WHAT TO WORK ON >> Give the material again in full, matching it exactly.

DATA FOR THE TASK >>
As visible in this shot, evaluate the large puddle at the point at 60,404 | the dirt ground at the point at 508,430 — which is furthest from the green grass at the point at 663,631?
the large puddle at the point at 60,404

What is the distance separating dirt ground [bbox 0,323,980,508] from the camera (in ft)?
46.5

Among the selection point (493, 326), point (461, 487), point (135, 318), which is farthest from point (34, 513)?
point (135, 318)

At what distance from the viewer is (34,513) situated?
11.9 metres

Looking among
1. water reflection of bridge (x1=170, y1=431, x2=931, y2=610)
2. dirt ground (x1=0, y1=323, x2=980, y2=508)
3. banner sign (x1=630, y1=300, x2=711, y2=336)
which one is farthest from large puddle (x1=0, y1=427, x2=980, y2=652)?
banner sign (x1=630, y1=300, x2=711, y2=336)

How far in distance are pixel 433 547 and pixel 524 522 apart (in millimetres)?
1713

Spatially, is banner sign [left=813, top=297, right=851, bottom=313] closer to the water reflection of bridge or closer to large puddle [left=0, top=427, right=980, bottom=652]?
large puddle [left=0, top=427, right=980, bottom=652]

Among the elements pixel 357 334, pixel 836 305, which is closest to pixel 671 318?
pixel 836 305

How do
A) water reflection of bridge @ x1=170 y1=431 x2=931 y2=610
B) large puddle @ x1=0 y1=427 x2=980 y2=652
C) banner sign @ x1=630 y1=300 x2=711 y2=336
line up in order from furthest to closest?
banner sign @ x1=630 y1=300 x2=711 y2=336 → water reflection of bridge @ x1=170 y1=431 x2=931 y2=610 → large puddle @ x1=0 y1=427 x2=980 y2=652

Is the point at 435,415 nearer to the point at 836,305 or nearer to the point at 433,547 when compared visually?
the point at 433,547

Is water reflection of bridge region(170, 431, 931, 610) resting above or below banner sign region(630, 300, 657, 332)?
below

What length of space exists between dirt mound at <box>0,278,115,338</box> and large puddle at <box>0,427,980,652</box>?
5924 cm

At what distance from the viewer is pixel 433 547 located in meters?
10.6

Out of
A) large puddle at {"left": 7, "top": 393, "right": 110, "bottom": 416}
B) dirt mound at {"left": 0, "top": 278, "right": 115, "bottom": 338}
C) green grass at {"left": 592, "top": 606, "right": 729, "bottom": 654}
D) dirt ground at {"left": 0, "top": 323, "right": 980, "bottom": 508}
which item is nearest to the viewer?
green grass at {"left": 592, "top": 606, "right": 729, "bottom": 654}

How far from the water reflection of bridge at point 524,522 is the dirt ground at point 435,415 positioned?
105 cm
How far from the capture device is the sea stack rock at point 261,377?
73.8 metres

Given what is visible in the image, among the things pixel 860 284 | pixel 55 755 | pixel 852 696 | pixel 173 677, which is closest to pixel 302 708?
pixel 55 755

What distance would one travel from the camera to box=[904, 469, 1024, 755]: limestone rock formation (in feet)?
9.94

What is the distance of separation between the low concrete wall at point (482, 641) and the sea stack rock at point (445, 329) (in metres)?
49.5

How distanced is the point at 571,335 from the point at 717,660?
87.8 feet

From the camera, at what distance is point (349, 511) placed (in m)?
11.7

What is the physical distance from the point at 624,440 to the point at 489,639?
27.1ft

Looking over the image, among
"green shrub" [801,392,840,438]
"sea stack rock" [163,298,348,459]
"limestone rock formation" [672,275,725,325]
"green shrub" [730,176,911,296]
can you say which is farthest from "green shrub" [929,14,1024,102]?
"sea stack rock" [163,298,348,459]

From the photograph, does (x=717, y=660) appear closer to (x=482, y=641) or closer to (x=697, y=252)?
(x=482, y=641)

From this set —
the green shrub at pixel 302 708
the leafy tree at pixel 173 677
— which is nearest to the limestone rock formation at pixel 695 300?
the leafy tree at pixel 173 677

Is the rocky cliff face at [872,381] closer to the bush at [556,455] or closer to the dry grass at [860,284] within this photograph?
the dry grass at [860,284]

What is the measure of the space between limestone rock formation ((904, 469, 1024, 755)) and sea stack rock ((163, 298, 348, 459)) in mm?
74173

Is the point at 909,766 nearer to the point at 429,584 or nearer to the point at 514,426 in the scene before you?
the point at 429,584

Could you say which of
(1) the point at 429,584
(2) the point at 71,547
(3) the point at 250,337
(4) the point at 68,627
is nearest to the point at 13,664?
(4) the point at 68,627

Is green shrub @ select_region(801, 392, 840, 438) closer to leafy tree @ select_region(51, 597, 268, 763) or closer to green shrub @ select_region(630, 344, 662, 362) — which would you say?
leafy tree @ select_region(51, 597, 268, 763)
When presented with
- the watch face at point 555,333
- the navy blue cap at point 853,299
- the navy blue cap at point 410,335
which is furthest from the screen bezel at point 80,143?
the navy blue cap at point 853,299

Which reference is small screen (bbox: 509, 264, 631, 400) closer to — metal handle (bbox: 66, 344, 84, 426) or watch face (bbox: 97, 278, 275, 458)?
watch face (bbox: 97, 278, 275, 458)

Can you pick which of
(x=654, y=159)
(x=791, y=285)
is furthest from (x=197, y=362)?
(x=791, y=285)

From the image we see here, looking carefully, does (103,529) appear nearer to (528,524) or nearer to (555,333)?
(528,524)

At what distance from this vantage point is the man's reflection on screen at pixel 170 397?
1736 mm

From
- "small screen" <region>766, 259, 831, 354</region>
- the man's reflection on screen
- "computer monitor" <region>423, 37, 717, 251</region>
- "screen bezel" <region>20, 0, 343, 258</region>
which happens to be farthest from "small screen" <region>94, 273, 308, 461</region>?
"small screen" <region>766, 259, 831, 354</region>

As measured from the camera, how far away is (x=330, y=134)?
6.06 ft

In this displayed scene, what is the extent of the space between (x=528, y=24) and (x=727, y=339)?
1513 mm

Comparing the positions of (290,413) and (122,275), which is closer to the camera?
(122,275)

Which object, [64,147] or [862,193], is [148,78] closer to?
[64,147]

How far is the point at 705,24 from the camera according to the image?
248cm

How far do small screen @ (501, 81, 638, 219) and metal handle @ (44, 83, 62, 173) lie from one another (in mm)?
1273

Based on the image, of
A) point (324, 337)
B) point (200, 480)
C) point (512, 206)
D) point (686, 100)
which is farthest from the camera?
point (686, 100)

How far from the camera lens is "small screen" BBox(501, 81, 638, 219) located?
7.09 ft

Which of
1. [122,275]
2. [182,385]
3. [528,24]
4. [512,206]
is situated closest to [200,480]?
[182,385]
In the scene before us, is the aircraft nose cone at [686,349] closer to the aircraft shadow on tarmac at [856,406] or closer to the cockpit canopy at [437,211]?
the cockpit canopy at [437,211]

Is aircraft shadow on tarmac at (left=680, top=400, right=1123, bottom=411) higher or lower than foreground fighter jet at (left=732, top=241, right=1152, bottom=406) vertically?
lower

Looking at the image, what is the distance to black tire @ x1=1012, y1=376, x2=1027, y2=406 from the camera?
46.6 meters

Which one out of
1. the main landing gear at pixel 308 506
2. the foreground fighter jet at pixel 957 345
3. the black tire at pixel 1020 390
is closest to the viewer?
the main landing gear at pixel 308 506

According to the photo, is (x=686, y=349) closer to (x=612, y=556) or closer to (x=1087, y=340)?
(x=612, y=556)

OUTPUT BELOW >>
As visible in this shot, evaluate the large puddle at the point at 60,404 | the dirt ground at the point at 508,430 — which is furthest from the green grass at the point at 663,631?
the large puddle at the point at 60,404

What is the distance separating dirt ground [bbox 0,323,980,508] from the camera (in ft)?
46.5

Among the selection point (493, 326), point (461, 487), point (135, 318), which is farthest from point (34, 513)?
point (135, 318)

At what distance from the viewer is (34,513) situated?
11.9 metres

Looking among
1. water reflection of bridge (x1=170, y1=431, x2=931, y2=610)
2. dirt ground (x1=0, y1=323, x2=980, y2=508)
3. banner sign (x1=630, y1=300, x2=711, y2=336)
which one is farthest from large puddle (x1=0, y1=427, x2=980, y2=652)?
banner sign (x1=630, y1=300, x2=711, y2=336)

How far in distance are pixel 433 547 and pixel 524 522 apart (in millimetres)?
1713

Spatially, is banner sign [left=813, top=297, right=851, bottom=313] closer to the water reflection of bridge or closer to large puddle [left=0, top=427, right=980, bottom=652]?
large puddle [left=0, top=427, right=980, bottom=652]

Among the elements pixel 357 334, pixel 836 305, which is closest to pixel 671 318?
pixel 836 305

How do
A) water reflection of bridge @ x1=170 y1=431 x2=931 y2=610
B) large puddle @ x1=0 y1=427 x2=980 y2=652
C) banner sign @ x1=630 y1=300 x2=711 y2=336
line up in order from furthest to closest?
banner sign @ x1=630 y1=300 x2=711 y2=336 → water reflection of bridge @ x1=170 y1=431 x2=931 y2=610 → large puddle @ x1=0 y1=427 x2=980 y2=652

Is the point at 435,415 nearer to the point at 836,305 or nearer to the point at 433,547 when compared visually?
the point at 433,547

Is water reflection of bridge region(170, 431, 931, 610) resting above or below banner sign region(630, 300, 657, 332)?
below

What length of space exists between dirt mound at <box>0,278,115,338</box> and large puddle at <box>0,427,980,652</box>?
5924 cm

At what distance from the viewer is pixel 433 547 located in meters?
10.6

Out of
A) large puddle at {"left": 7, "top": 393, "right": 110, "bottom": 416}
B) dirt mound at {"left": 0, "top": 278, "right": 115, "bottom": 338}
C) green grass at {"left": 592, "top": 606, "right": 729, "bottom": 654}
D) dirt ground at {"left": 0, "top": 323, "right": 980, "bottom": 508}
which item is nearest to the viewer?
green grass at {"left": 592, "top": 606, "right": 729, "bottom": 654}

How far from the water reflection of bridge at point 524,522 is the dirt ground at point 435,415 positioned?
105 cm
How far from the capture device is the sea stack rock at point 261,377?
73.8 metres

Given what is visible in the image, among the things pixel 860 284 | pixel 55 755 | pixel 852 696 | pixel 173 677, which is closest to pixel 302 708?
pixel 55 755

What distance would one travel from the camera to box=[904, 469, 1024, 755]: limestone rock formation (in feet)?
9.94

What is the distance of separation between the low concrete wall at point (482, 641) and the sea stack rock at point (445, 329) (in metres)?
49.5

How distanced is the point at 571,335 from the point at 717,660?
87.8 feet

From the camera, at what distance is point (349, 511) placed (in m)?
11.7

What is the physical distance from the point at 624,440 to the point at 489,639?
27.1ft

Looking over the image, among
"green shrub" [801,392,840,438]
"sea stack rock" [163,298,348,459]
"limestone rock formation" [672,275,725,325]
"green shrub" [730,176,911,296]
can you say which is farthest from "green shrub" [929,14,1024,102]?
"sea stack rock" [163,298,348,459]

From the photograph, does (x=717, y=660) appear closer to (x=482, y=641) or closer to (x=697, y=252)?
(x=482, y=641)

From this set —
the green shrub at pixel 302 708
the leafy tree at pixel 173 677
— which is nearest to the limestone rock formation at pixel 695 300?
the leafy tree at pixel 173 677

Is the rocky cliff face at [872,381] closer to the bush at [556,455] or closer to the dry grass at [860,284] within this photograph?
the dry grass at [860,284]

What is the measure of the space between limestone rock formation ((904, 469, 1024, 755)) and sea stack rock ((163, 298, 348, 459)) in mm?
74173

Is the point at 909,766 nearer to the point at 429,584 or nearer to the point at 514,426 in the scene before you?
the point at 429,584

Could you say which of
(1) the point at 429,584
(2) the point at 71,547
(3) the point at 250,337
(4) the point at 68,627
is nearest to the point at 13,664?
(4) the point at 68,627

Is green shrub @ select_region(801, 392, 840, 438) closer to leafy tree @ select_region(51, 597, 268, 763) or closer to green shrub @ select_region(630, 344, 662, 362) — which would you say?
leafy tree @ select_region(51, 597, 268, 763)
When presented with
- the watch face at point 555,333
- the navy blue cap at point 853,299
- the navy blue cap at point 410,335
which is furthest from the screen bezel at point 80,143?
the navy blue cap at point 853,299

Which reference is small screen (bbox: 509, 264, 631, 400) closer to — metal handle (bbox: 66, 344, 84, 426) or watch face (bbox: 97, 278, 275, 458)?
watch face (bbox: 97, 278, 275, 458)

Can you pick which of
(x=654, y=159)
(x=791, y=285)
is furthest from (x=197, y=362)?
(x=791, y=285)

From the image we see here, looking carefully, does (103,529) appear nearer to (528,524) or nearer to (555,333)?
(528,524)

At what distance from this vantage point is the man's reflection on screen at pixel 170 397?
1736 mm

From
- "small screen" <region>766, 259, 831, 354</region>
- the man's reflection on screen
- "computer monitor" <region>423, 37, 717, 251</region>
- "screen bezel" <region>20, 0, 343, 258</region>
which happens to be farthest from "small screen" <region>94, 273, 308, 461</region>?
"small screen" <region>766, 259, 831, 354</region>

As measured from the camera, how far away is (x=330, y=134)?
6.06 ft

In this displayed scene, what is the extent of the space between (x=528, y=24) and (x=727, y=339)?
1513 mm

Comparing the positions of (290,413) and (122,275), which is closer to the camera?
(122,275)

Which object, [64,147] or [862,193], is [148,78] closer to?
[64,147]

How far is the point at 705,24 from the camera according to the image?
248cm

How far do small screen @ (501, 81, 638, 219) and metal handle @ (44, 83, 62, 173) lie from one another (in mm)?
1273

Based on the image, of
A) point (324, 337)
B) point (200, 480)
C) point (512, 206)
D) point (686, 100)
which is farthest from the camera?
point (686, 100)

How far from the camera lens is "small screen" BBox(501, 81, 638, 219) located?
7.09 ft

Which of
1. [122,275]
2. [182,385]
3. [528,24]
4. [512,206]
is situated closest to [200,480]?
[182,385]
In the scene before us, is the aircraft nose cone at [686,349] closer to the aircraft shadow on tarmac at [856,406] or closer to the cockpit canopy at [437,211]?
the cockpit canopy at [437,211]

Is aircraft shadow on tarmac at (left=680, top=400, right=1123, bottom=411) higher or lower than foreground fighter jet at (left=732, top=241, right=1152, bottom=406) vertically?
lower

Looking at the image, what is the distance to black tire @ x1=1012, y1=376, x2=1027, y2=406 from the camera?
46.6 meters

Which one out of
1. the main landing gear at pixel 308 506
2. the foreground fighter jet at pixel 957 345
3. the black tire at pixel 1020 390
is closest to the viewer?
the main landing gear at pixel 308 506

According to the photo, is (x=686, y=349) closer to (x=612, y=556) or closer to (x=1087, y=340)?
(x=612, y=556)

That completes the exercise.